Your Idea Must Make Sense as a Bog and a Book
To convince an agent or acquisitions editor your blog makes a good book idea, however, ensure your idea “makes sense both on- and off- line,” recommends McKean. “Does the idea actually translate to print, or is it too ephemeral? Will it withstand the lengthy book-production timeline, or is it only fresh online in the moment? Agents and editors agree—any blog project must make undeniable sense as a book project, period.”
Share Your Stats
When you write your query and proposal, do so just as if you were proposing a “normal” book. After all, you are an aspiring author and a writer. You also are a blogger, though. “Bloggers must share their metrics—their site traffic, social media stats, and/or significant press mentions or clippings. In terms of metrics, agents and editors want to see average monthly page views and average monthly unique visitors over time, preferably accounting for more than six months of data collecting,” reports McKean. Reiterating similar information presented in this book, she adds, “Don’t say ‘hits.’ Hits are meaningless.”
Agent Ted Weinstein, founder of Ted Weinstein Literary Management, cautions bloggers not to get distracted by trying to reach a certain number of unique readers, page views, or followers. “An author who is eager won’t wait until they cross some threshold of followers, and there isn’t some arbitrary number which is a binary switch for an author’s potential,” he says.
Yet, he concludes that “tens of thousands of monthly visitors is okay; hundreds of thousands is better” for your blog. On Twitter, Instagram, and Tumblr, “tens of thousands minimum. Everything else— regular writing in other outlets, public speaking, etc.—is even better, but that’s not specifically about blogging.”
Know Your Genre
McKean explains that when agents and editors evaluate an author’s platform, the necessary numbers vary by genre. “Thirty thousand average monthly unique visitors might be great for a lifestyle blog, but it’s not much for a viral content/humor blog. And any one of these platform elements may be more important in one genre or another. A memoirist/blogger may do great on the speaking circuit but have low Instagram numbers because her demographic doesn’t use Instagram.
Agents and editors take all numbers and stats together and measure it against what’s important to the audience of that particular project. There’s no one magic number for any platform.”

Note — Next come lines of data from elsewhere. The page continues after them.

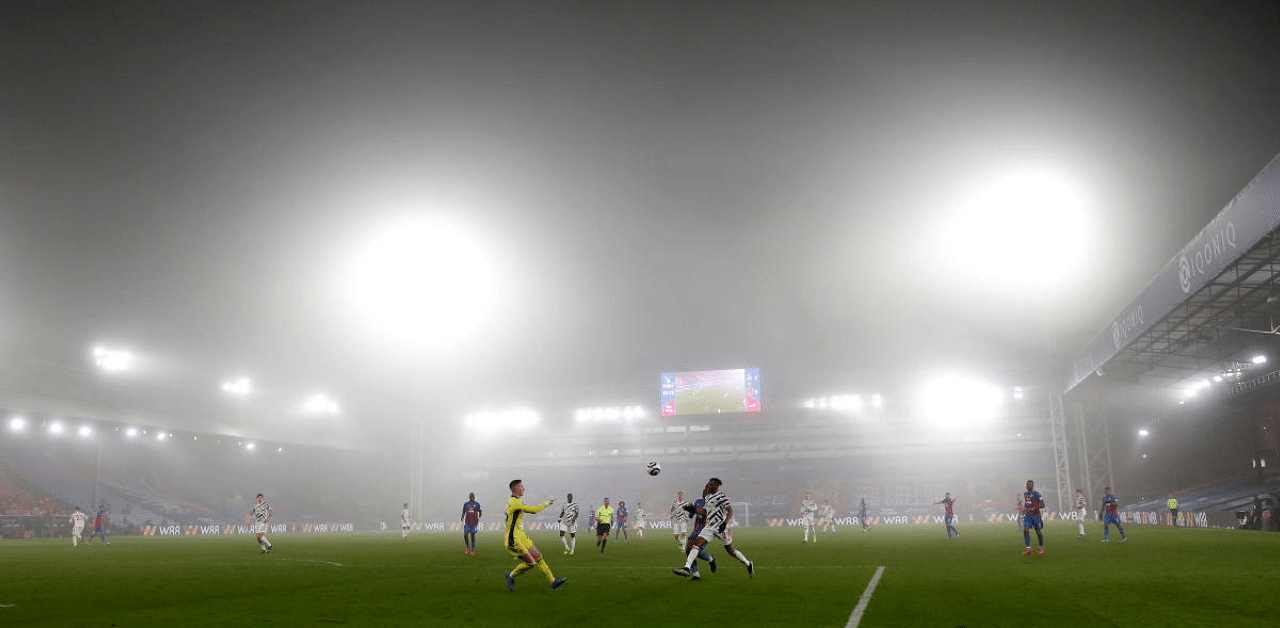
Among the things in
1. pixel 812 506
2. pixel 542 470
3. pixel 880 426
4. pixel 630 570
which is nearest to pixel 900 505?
pixel 880 426

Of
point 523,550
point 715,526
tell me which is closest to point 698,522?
point 715,526

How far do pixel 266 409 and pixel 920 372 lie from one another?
6010 centimetres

Basically, you can take all these numbers with a grain of salt and set about blogging a successful book or creating a popular blog. I didn’t have tens of thousands of anything when I landed my book deal for How to Blog a Book. I did have five blogs at the time (with cumulatively more than tens of thousands of unique visitors). I also had a medium-sized social media platform and was a public speaker on my topic. I had a timely idea that worked online and off as a book as well as a growing readership.
Produce Good Content…Period
If you are concerned that an agent or publisher won’t want to represent you because you have blogged your book (rather than planning to book your blog), here’s what McKean had to say: “I don’t see the difference here, because I don’t believe the reader would see the difference.

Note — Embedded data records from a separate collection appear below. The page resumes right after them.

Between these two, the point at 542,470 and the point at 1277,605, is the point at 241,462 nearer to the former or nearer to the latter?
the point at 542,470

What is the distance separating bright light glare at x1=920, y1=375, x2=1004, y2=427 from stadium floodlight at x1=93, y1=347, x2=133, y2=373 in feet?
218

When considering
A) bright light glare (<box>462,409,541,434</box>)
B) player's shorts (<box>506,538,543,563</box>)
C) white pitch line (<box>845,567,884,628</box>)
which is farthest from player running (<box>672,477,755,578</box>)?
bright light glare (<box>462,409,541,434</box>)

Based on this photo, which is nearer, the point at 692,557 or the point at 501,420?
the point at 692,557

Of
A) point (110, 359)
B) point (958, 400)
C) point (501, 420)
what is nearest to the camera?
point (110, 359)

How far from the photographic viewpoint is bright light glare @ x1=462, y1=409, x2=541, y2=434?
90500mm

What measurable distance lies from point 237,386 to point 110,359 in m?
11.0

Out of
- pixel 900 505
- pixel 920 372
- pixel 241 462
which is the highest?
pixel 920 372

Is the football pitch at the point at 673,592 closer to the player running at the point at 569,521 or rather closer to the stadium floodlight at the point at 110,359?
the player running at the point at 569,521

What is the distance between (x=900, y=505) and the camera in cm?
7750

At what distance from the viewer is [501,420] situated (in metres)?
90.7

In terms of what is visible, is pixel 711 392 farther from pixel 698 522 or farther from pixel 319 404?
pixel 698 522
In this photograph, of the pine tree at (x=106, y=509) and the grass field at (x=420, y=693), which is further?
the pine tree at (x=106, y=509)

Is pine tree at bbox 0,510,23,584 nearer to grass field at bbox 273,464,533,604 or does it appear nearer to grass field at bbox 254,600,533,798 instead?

That’s what matters most. If it makes a difference for the author in how she writes the content, and one way works better than the other, then she should go with what produces the best content, period. In either case, the publisher is going to require that some content be created or held back that is exclusive to the book, so whether that happens by design or by chance from the author’s point of view, it doesn’t matter.”